Given task >> Revise the part of the listing that opens with the line containing "What distance spans" and runs through the end of the listing, changing "vantage point" to "camera" and keeping everything else the same.

(Spatial question listing)

######

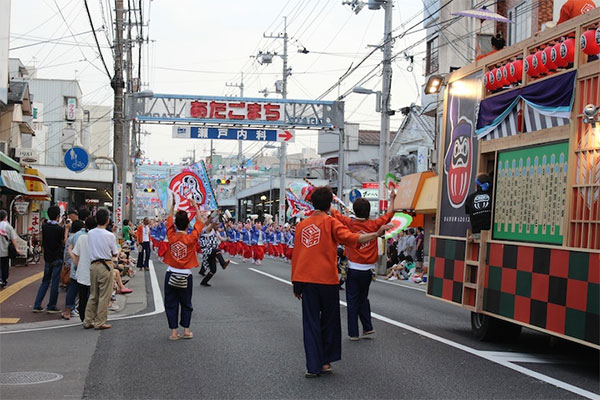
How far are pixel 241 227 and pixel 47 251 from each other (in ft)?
76.6

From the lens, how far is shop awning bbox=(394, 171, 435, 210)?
25109mm

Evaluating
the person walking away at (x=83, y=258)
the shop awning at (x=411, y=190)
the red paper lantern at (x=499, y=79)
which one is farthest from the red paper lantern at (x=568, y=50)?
the shop awning at (x=411, y=190)

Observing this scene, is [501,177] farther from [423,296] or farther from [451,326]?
[423,296]

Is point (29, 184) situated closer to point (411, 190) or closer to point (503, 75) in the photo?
point (411, 190)

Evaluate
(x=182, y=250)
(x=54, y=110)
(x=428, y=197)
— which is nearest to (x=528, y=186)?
(x=182, y=250)

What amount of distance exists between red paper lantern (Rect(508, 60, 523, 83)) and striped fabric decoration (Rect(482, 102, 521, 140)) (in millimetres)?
318

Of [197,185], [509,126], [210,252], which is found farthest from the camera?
[210,252]

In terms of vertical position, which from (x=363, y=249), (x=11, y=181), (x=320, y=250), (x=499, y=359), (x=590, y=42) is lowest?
(x=499, y=359)

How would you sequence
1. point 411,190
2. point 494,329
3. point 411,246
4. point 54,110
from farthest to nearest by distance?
point 54,110, point 411,190, point 411,246, point 494,329

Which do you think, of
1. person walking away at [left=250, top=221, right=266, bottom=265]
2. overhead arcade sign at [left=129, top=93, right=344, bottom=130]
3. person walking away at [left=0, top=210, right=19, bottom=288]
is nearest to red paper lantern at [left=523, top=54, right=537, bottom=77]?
person walking away at [left=0, top=210, right=19, bottom=288]

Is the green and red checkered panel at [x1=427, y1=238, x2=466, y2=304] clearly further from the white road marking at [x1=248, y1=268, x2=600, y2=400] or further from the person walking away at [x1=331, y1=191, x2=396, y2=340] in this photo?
the person walking away at [x1=331, y1=191, x2=396, y2=340]

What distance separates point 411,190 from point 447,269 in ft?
51.2

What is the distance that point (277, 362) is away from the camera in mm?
7793

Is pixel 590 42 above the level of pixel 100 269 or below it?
above
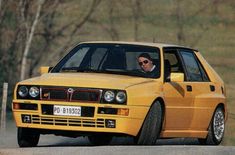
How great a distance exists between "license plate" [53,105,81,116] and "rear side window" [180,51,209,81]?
250 centimetres

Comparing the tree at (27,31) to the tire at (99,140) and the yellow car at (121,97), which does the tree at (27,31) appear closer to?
the tire at (99,140)

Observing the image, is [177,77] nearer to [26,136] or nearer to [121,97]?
[121,97]

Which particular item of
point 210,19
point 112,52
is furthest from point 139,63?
point 210,19

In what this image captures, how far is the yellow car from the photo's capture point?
1234 centimetres

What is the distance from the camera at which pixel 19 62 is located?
107ft

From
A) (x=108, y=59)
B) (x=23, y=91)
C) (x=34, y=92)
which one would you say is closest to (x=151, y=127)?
(x=108, y=59)

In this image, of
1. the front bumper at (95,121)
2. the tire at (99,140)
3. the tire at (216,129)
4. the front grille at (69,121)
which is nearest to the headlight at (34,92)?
the front bumper at (95,121)

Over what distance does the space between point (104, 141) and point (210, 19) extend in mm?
20389

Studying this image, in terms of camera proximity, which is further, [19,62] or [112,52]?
[19,62]

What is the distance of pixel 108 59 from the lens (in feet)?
44.9

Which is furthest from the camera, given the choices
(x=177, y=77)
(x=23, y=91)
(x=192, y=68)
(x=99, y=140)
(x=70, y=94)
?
(x=192, y=68)

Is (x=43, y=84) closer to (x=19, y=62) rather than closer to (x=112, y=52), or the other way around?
(x=112, y=52)

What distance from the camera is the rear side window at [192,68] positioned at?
14.5 meters

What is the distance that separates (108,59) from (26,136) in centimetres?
161
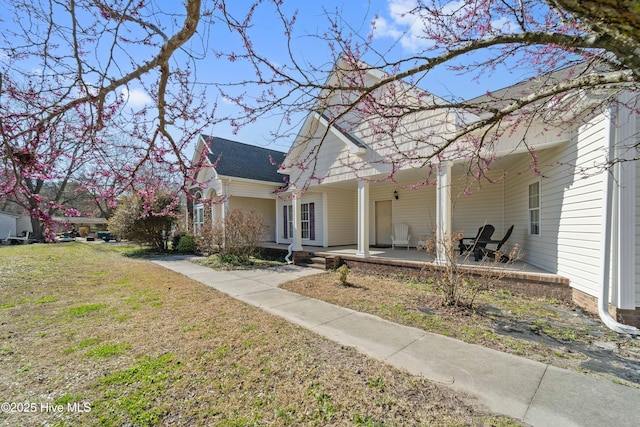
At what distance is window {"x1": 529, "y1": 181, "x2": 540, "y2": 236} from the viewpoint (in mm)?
7064

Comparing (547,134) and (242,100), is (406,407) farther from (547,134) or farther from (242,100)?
(547,134)

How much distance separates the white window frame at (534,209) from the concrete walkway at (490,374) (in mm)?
5151

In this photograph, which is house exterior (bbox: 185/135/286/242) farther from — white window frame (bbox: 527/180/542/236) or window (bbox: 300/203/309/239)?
white window frame (bbox: 527/180/542/236)

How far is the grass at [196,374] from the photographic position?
2.38 metres

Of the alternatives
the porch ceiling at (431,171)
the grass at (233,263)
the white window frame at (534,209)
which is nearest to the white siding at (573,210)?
the white window frame at (534,209)

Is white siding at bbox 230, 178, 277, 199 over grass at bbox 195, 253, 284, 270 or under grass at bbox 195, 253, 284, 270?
over

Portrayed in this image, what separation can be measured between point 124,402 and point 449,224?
6.90 metres

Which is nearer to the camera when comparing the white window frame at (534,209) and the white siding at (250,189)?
the white window frame at (534,209)

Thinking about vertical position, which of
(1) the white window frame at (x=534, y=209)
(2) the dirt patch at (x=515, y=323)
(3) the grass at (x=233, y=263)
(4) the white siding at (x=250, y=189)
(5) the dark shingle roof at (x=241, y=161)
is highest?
(5) the dark shingle roof at (x=241, y=161)

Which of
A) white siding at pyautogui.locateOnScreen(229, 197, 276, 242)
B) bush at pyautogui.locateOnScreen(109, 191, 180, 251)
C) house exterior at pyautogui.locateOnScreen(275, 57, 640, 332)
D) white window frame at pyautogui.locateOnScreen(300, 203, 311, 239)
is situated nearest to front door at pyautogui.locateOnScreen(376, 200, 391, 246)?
house exterior at pyautogui.locateOnScreen(275, 57, 640, 332)

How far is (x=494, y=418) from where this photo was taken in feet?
7.66

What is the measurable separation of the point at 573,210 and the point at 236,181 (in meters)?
12.3

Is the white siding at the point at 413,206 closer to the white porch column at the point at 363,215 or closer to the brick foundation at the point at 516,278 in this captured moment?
the white porch column at the point at 363,215

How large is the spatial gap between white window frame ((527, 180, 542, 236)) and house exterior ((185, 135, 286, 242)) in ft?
30.6
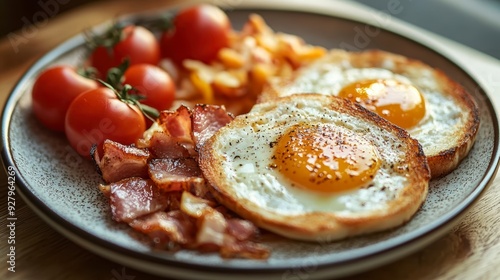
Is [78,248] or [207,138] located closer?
[78,248]

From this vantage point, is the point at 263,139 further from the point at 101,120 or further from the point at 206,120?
the point at 101,120

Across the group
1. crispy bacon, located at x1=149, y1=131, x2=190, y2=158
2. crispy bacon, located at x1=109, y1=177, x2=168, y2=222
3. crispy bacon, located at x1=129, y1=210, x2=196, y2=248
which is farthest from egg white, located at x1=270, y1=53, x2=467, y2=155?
crispy bacon, located at x1=129, y1=210, x2=196, y2=248

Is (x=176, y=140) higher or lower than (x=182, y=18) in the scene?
lower

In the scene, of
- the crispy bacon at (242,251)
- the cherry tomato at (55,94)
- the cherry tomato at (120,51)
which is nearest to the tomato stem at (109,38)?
the cherry tomato at (120,51)

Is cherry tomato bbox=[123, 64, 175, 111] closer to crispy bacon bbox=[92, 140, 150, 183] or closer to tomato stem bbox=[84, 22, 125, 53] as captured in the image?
tomato stem bbox=[84, 22, 125, 53]

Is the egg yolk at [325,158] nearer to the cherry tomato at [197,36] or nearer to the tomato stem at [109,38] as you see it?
the cherry tomato at [197,36]

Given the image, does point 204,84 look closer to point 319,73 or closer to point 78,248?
point 319,73

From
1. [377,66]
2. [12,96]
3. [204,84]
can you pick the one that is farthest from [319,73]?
[12,96]
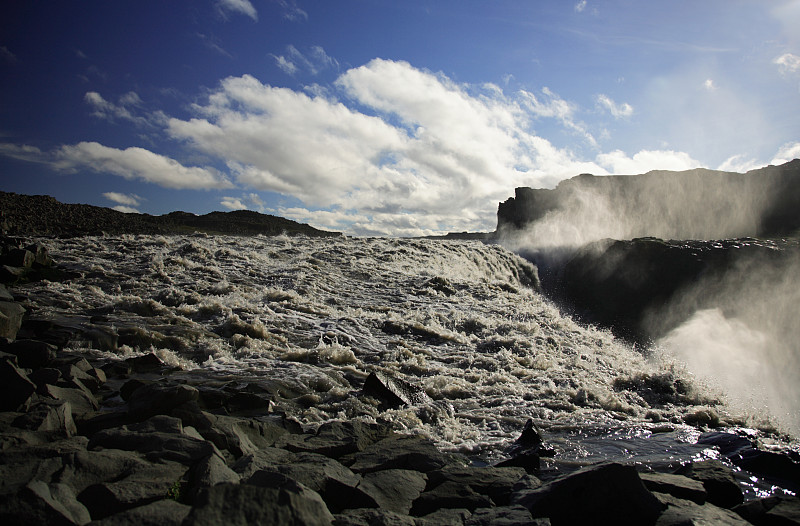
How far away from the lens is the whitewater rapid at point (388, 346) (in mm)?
7777

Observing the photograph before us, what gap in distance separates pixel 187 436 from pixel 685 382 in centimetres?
1123

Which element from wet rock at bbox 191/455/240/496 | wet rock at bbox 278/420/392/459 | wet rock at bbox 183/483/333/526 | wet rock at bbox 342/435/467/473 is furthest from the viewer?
wet rock at bbox 278/420/392/459

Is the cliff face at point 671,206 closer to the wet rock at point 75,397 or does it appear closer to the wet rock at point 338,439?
the wet rock at point 338,439

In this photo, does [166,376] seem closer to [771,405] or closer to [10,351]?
[10,351]

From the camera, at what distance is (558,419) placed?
27.2 ft

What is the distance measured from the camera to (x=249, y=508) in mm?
2807

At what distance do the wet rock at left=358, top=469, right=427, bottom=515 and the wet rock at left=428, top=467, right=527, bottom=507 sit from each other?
0.22 meters

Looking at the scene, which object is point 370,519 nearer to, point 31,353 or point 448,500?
point 448,500

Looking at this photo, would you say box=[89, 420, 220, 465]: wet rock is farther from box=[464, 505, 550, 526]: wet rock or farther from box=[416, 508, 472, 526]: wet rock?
box=[464, 505, 550, 526]: wet rock

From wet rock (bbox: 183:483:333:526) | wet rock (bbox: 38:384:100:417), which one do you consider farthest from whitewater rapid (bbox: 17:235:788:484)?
wet rock (bbox: 183:483:333:526)

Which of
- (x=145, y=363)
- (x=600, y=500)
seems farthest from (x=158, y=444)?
(x=145, y=363)

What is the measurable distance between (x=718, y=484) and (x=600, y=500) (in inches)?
86.9

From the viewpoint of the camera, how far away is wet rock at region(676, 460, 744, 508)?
4973 mm

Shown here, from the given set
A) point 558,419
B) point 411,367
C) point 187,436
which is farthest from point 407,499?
point 411,367
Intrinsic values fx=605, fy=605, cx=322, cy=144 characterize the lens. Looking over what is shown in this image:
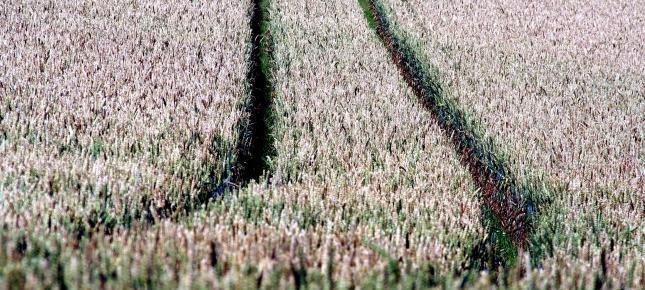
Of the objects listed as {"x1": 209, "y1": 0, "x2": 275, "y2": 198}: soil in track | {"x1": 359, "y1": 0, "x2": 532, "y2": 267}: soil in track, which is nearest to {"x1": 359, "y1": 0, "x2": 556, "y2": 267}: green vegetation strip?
{"x1": 359, "y1": 0, "x2": 532, "y2": 267}: soil in track

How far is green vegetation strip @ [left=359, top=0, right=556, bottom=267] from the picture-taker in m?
3.88

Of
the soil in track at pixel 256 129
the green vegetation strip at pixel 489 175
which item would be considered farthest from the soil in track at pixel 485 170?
the soil in track at pixel 256 129

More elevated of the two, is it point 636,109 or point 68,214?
point 636,109

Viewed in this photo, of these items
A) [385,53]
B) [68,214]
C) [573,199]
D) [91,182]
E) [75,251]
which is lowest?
[75,251]

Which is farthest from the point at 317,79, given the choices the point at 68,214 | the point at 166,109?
the point at 68,214

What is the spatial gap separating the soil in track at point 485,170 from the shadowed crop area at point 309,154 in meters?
0.02

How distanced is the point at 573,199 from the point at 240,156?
2274 millimetres

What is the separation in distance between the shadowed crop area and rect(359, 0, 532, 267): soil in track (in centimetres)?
2

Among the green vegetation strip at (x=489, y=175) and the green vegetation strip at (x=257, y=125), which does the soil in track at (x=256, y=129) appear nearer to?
the green vegetation strip at (x=257, y=125)

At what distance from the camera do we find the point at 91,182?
2941 mm

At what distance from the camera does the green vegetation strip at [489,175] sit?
3.88 meters

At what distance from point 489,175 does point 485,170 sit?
0.10m

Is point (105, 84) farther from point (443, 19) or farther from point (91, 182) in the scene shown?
point (443, 19)

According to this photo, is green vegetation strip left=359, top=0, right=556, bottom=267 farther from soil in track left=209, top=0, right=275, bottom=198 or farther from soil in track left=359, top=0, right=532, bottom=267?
soil in track left=209, top=0, right=275, bottom=198
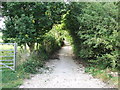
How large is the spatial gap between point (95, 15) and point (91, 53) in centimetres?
234

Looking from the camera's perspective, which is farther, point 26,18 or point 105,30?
point 26,18

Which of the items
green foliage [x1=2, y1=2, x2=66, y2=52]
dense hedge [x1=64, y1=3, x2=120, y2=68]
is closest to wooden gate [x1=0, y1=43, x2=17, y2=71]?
green foliage [x1=2, y1=2, x2=66, y2=52]

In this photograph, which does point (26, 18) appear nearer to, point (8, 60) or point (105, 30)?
point (8, 60)

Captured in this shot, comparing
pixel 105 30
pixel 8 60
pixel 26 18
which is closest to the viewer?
pixel 105 30

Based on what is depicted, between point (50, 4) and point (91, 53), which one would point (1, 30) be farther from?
point (91, 53)

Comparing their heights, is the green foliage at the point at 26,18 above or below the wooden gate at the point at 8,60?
above

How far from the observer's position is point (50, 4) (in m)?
8.10

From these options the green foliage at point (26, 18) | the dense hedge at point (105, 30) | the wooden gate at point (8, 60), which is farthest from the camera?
the green foliage at point (26, 18)

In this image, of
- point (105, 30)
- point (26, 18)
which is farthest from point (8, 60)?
point (105, 30)

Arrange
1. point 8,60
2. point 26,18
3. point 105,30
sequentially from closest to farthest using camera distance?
point 105,30, point 8,60, point 26,18

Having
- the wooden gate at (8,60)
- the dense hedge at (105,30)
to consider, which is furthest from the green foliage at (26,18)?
the dense hedge at (105,30)

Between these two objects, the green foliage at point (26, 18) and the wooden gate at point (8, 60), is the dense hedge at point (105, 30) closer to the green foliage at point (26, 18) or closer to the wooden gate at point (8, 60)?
the green foliage at point (26, 18)

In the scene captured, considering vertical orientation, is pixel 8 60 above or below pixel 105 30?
below

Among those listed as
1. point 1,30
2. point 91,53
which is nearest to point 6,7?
point 1,30
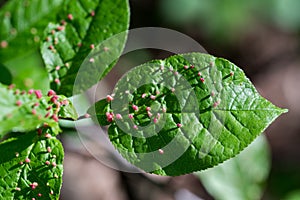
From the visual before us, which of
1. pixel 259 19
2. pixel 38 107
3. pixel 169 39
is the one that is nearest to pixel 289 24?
pixel 259 19

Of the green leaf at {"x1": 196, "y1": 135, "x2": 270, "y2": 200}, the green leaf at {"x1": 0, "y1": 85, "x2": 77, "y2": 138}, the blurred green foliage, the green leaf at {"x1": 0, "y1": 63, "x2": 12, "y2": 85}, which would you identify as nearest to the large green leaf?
the green leaf at {"x1": 0, "y1": 85, "x2": 77, "y2": 138}

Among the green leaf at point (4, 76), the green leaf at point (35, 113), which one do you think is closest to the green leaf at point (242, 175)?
the green leaf at point (4, 76)

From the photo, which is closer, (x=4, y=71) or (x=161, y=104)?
(x=161, y=104)

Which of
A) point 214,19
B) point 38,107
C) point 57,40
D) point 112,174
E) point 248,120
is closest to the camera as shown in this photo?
point 248,120

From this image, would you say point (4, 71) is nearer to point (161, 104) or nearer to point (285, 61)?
point (161, 104)

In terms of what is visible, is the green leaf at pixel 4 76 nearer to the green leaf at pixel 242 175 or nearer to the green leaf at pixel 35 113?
the green leaf at pixel 35 113

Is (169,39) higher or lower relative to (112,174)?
higher
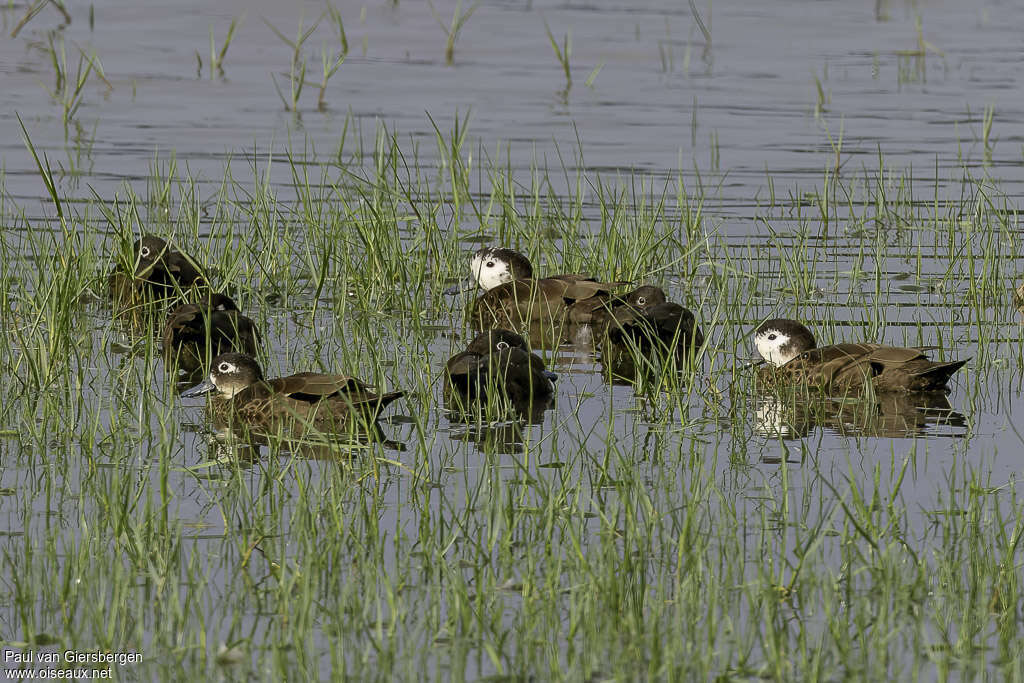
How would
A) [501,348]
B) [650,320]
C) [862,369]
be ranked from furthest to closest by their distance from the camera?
[650,320], [501,348], [862,369]

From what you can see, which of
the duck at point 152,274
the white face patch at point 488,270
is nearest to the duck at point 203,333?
the duck at point 152,274

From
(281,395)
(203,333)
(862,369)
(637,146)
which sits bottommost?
(281,395)

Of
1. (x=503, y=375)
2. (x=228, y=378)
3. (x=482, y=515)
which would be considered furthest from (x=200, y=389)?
(x=482, y=515)

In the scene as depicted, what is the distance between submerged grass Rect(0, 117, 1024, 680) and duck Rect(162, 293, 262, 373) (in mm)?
230

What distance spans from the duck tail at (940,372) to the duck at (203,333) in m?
3.30

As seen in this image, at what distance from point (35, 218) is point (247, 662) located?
25.9 feet

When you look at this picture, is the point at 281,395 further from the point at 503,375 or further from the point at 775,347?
the point at 775,347

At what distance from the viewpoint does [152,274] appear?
996cm

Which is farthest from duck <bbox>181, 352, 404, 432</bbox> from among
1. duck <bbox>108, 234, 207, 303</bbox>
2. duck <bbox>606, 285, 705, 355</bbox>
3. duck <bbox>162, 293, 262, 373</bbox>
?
duck <bbox>606, 285, 705, 355</bbox>

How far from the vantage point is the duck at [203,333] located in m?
8.61

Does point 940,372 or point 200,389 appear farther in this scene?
point 940,372

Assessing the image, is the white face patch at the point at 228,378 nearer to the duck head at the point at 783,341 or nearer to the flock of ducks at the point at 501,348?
the flock of ducks at the point at 501,348

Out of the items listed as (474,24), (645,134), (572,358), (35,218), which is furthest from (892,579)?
(474,24)

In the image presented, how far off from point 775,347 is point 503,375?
4.86 feet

######

Expected answer >>
What distance spans from the duck tail at (940,372) to the duck at (203,333) in m?
3.30

As seen in this image, at what distance from point (35, 218) is point (247, 662) located?
25.9 feet

When you look at this picture, is the point at 281,395 further from the point at 503,375 or further from the point at 775,347?
the point at 775,347

At what distance from the viewpoint does [152,274] appear?
996cm

Which is farthest from duck <bbox>181, 352, 404, 432</bbox> from among
1. duck <bbox>108, 234, 207, 303</bbox>
2. duck <bbox>606, 285, 705, 355</bbox>
3. duck <bbox>162, 293, 262, 373</bbox>
?
duck <bbox>606, 285, 705, 355</bbox>

How far from the camera is the duck at [203,333] located in m?
8.61

Does point 940,372 or point 200,389 appear farther in this scene?
point 940,372

Assessing the image, is the white face patch at the point at 228,378 nearer to the duck head at the point at 783,341 or nearer to the flock of ducks at the point at 501,348?
the flock of ducks at the point at 501,348

Out of the items listed as (474,24), (645,134), (572,358), (35,218), which is furthest from (892,579)?
(474,24)

In the image presented, how far off from point 775,347 is point 503,375?
4.86 feet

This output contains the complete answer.